[GOAL] Copy the records word for word, starting at the line that contains "What depth from" and continuing through the end of the records, including both ends.

[RECORDS PROVIDED]
▼

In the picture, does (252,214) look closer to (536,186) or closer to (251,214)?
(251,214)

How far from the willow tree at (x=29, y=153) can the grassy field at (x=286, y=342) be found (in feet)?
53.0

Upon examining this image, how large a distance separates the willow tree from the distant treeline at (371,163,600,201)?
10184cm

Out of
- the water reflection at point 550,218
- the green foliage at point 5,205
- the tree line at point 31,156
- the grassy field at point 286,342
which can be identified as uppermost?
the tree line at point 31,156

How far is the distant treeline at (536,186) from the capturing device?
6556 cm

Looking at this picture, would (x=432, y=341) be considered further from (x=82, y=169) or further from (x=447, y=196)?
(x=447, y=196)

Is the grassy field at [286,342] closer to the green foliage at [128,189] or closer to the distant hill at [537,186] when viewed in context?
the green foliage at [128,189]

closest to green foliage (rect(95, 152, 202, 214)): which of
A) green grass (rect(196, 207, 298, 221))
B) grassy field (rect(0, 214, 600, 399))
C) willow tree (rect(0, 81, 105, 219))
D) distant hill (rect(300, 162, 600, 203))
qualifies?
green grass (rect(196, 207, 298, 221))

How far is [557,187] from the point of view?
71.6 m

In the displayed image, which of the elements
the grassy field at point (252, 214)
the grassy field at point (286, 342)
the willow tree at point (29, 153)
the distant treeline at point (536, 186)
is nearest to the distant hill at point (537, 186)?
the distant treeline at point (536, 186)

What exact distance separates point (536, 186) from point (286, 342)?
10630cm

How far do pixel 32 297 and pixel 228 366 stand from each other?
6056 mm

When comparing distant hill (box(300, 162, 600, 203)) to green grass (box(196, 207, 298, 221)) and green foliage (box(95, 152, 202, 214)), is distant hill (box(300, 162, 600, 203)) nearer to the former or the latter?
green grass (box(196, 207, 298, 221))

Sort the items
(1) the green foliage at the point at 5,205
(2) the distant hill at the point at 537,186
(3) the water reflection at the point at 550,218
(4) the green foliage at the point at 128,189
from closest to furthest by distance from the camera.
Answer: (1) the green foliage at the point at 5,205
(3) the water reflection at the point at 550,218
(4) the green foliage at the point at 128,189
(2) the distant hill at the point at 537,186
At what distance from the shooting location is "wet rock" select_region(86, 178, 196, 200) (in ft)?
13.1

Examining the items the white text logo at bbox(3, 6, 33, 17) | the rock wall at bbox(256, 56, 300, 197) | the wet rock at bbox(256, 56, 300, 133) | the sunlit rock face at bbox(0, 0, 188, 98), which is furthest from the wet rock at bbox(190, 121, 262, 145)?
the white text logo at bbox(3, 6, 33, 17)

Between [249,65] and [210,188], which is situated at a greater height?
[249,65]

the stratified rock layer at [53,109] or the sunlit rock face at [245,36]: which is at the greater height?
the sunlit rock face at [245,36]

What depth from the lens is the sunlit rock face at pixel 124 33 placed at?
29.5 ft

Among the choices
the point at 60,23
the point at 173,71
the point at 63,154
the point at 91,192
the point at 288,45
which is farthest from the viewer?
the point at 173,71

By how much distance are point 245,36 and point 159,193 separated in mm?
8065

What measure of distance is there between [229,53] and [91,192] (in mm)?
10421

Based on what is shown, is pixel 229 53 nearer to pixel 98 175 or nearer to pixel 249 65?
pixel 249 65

▲

[ANSWER TO THE EXERCISE]
What depth from the lens is the sunlit rock face at pixel 124 33 placed at?
29.5 ft

Among the choices
the point at 60,23
the point at 173,71
the point at 63,154
the point at 91,192
the point at 288,45
which is farthest from the viewer?
the point at 173,71

By how much distance are point 245,36 and point 159,193 separated in mm?
8065

What measure of distance is there between [229,53] and [91,192] (in mm)?
10421

Based on what is shown, is pixel 229 53 nearer to pixel 98 175 or nearer to pixel 249 65?
pixel 249 65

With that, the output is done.